By Whisper Blanchard
“If I ever strangled sparrows/it was only because I dreamed/of better songs.”
Consider this line as an introduction into the work of Saeed Jones, a young poet who has recently published his debut collection, Prelude to Bruise, which was picked up by Coffee House Press and put on shelves in September of 2014. I’ve chosen this quote to show you what you will undoubtedly encounter upon reading: underlying desperation and frustration that spawns from the issues often present in these poems, such as an ambiguity with race, sexual orientation, and the exploration of the individual through such mediums. Brace yourself for the confusing comfort of vivid imagery offset by violence (or heightened by violence), a technique that defines Jones’ unique voice as a poet.
There are six sections overall in which Jones develops the poetic history of “the boy” in Prelude to Bruise; however, it is the first that I am instinctually drawn to. Though the first section does not address the powerful themes of sexual exploration or the violence of America’s history, which act as crucial catalysts later in the text, there is an evident level of humanity established here which will breathe life into the rest of the collection.

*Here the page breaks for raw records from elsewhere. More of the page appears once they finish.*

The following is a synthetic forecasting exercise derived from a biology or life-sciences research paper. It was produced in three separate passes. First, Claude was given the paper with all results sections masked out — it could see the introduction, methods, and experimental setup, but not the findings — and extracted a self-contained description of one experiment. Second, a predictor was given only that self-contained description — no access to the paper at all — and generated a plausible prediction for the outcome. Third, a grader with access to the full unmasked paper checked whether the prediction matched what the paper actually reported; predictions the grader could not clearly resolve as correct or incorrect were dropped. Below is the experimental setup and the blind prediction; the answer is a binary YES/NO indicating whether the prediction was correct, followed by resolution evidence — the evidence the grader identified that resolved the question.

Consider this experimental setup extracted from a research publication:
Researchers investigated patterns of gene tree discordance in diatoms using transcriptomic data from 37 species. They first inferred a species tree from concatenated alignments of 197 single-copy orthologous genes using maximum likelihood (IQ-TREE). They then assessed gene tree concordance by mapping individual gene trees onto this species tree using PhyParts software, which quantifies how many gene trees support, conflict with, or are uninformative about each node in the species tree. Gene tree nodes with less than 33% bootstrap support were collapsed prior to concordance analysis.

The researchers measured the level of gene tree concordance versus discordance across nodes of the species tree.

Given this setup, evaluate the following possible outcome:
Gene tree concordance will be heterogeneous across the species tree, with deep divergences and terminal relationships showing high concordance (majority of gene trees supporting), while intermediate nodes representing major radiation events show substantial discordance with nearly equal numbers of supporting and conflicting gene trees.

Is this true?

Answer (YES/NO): NO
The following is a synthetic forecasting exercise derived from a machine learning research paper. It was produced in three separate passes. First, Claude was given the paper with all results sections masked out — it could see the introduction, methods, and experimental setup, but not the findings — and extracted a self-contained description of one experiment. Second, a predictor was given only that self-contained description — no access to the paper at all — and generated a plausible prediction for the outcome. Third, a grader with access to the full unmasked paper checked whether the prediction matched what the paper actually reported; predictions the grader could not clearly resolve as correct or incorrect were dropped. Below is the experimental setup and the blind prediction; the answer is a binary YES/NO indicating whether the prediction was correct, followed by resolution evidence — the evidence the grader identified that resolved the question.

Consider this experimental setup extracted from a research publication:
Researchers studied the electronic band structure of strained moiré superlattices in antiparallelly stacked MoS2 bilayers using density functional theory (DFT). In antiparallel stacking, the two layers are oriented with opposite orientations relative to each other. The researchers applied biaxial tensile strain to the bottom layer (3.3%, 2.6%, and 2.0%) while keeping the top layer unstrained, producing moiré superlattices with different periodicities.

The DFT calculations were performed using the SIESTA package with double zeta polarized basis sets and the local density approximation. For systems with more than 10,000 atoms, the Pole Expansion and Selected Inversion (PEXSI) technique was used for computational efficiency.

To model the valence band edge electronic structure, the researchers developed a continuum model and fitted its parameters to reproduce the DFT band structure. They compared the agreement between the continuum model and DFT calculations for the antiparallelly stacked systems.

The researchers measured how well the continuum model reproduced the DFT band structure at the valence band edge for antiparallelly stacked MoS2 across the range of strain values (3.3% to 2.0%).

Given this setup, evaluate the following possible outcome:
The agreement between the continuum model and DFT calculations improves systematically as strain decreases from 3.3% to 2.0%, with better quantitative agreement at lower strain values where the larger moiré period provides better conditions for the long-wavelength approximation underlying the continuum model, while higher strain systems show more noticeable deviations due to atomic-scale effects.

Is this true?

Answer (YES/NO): NO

It is water that makes “the boy” real; water sometimes as a visual image, other times as a setting, or a sound, or the concept of leaking and spilling. Within every poem in section one, there is the presence of water in one form or another. This begins with the narrator of “Insomniac” instructing a mother: “dream/him grown and gone: far off, a vial of your tears/on his nightstand.” Perhaps this same mother is echoed in “The Blue Dress,” a poem consisting of associative thoughts which move very much like water and summon it directly: “Her blue dress is a silk train is a river/…the ring-ting-ting of water dripping.”

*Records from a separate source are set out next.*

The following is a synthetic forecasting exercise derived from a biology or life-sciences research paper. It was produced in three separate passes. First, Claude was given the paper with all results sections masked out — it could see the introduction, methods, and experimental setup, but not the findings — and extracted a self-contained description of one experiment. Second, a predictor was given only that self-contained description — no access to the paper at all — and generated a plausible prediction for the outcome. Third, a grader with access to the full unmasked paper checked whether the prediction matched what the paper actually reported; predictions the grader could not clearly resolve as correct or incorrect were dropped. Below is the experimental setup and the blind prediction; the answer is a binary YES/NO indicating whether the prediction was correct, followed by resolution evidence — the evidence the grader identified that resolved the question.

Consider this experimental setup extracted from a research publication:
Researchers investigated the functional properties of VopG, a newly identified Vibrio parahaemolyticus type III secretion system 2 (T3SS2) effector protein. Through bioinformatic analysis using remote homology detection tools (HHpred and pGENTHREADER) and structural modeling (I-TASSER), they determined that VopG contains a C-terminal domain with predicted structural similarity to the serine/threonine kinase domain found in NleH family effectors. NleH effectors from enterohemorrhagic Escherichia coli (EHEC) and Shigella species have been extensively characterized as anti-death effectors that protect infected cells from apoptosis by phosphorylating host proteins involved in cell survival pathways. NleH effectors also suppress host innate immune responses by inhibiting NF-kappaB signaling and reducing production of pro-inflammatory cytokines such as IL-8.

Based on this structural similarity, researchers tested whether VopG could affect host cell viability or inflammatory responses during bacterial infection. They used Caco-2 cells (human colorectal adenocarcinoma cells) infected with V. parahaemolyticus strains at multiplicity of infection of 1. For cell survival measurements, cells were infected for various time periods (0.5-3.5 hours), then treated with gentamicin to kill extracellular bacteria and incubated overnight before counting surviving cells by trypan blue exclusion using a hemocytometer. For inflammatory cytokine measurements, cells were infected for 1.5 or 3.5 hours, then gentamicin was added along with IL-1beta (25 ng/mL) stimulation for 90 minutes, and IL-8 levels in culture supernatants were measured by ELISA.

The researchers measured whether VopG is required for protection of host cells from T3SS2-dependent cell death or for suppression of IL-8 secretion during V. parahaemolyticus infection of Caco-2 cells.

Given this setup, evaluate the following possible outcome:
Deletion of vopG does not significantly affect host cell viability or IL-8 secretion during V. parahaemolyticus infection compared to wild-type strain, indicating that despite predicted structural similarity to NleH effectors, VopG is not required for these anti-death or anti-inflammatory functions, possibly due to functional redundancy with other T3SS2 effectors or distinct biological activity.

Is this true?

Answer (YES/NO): YES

In a sense, water as a multi-faceted theme becomes the life force for the voice of the narrator, like blood within a body. If we consider that water is essential for life—that everything living relies upon it—this rule can apply to poetry, as well, and Jones has taken advantage of this (perhaps even without meaning to).
Even where there is no literal mention of water, there are clouds, blood, the concept of drowning, or even spilling. For example in “Closet of Red,” the narrator explains that, “in place of no, my leaking mouth spills foxgloves.” Such a vivid image earns its sense of “truth”, perhaps, through mimicking the truth of the nature of water. This technique is prevalent even for Jones’s ideas of love in “Boy Found Inside A Wolf,” as the narrator describes “his love a wet shine/all over me.” As we move through the collection and the presence of water remains a constant, ever-expanding idea, it becomes a comfort to us as the readers. It is a constant presence in everyday life, outside of Jones’s writing, and it speaks to our humanity—which, in turn, reflects back upon the poetry.